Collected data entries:
########################################

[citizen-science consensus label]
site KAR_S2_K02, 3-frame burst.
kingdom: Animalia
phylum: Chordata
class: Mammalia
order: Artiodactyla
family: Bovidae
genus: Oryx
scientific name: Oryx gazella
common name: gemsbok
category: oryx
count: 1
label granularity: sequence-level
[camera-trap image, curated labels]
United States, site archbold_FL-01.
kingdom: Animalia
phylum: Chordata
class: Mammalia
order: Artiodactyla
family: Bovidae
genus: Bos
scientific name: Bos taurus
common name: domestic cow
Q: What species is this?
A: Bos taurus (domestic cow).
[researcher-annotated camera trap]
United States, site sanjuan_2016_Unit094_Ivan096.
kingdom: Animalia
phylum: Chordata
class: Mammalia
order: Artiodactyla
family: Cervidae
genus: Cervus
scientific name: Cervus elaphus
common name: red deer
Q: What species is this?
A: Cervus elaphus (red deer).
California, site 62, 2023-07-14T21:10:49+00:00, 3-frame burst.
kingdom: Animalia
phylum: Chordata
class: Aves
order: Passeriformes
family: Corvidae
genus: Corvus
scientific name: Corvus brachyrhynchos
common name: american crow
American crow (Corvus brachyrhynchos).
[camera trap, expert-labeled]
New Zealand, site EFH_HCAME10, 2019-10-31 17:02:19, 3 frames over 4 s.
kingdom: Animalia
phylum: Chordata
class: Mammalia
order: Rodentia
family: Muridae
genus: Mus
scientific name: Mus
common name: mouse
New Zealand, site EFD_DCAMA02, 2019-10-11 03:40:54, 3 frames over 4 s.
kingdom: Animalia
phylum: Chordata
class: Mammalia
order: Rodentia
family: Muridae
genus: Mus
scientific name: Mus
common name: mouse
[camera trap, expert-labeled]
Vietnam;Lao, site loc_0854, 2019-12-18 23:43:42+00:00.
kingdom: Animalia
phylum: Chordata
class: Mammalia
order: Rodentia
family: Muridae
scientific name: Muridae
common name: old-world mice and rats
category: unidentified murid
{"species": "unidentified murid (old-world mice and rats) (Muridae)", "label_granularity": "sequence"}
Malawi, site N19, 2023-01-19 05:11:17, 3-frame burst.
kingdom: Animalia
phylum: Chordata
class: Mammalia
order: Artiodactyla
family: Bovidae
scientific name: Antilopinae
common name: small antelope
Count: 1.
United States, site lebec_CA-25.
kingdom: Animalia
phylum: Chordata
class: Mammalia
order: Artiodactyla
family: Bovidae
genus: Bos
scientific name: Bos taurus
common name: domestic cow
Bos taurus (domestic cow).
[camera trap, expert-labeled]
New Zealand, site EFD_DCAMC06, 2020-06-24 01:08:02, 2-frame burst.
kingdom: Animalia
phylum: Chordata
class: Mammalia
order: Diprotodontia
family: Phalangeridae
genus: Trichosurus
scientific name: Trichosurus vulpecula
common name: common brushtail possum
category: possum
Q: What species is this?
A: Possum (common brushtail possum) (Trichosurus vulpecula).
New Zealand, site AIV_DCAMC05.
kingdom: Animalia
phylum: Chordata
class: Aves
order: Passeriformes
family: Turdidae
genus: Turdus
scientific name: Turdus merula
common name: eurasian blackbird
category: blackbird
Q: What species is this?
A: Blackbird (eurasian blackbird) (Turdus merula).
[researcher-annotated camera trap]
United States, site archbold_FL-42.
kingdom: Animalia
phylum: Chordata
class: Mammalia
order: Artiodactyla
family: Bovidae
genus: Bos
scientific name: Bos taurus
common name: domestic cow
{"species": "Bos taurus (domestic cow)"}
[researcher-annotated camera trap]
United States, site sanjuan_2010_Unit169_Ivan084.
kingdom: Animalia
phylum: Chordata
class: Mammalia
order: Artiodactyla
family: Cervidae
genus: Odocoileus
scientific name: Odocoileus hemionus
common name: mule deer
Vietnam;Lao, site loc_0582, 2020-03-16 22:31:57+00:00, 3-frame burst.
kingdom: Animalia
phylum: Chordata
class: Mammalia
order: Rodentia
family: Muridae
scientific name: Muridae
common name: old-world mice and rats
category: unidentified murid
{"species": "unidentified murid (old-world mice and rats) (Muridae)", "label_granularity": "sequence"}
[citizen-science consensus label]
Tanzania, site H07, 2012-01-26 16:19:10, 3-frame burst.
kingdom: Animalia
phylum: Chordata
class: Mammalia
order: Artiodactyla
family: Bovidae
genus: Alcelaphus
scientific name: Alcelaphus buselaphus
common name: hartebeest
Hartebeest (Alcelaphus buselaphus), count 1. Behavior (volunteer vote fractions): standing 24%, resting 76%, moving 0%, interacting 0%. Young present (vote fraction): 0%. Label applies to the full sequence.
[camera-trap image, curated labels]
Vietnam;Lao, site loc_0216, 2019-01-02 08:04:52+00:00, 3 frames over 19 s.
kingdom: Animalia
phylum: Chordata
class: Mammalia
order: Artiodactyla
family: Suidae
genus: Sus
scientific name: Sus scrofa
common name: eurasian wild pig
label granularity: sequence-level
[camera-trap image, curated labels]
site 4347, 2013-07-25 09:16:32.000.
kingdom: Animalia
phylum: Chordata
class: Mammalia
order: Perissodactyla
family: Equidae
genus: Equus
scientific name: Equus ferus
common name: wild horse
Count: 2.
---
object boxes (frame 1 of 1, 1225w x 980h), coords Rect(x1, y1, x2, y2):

########################################

EXERCISE AIM: Give the count of lines above that include the word "United", stating no other information.

TASK RESPONSE: 5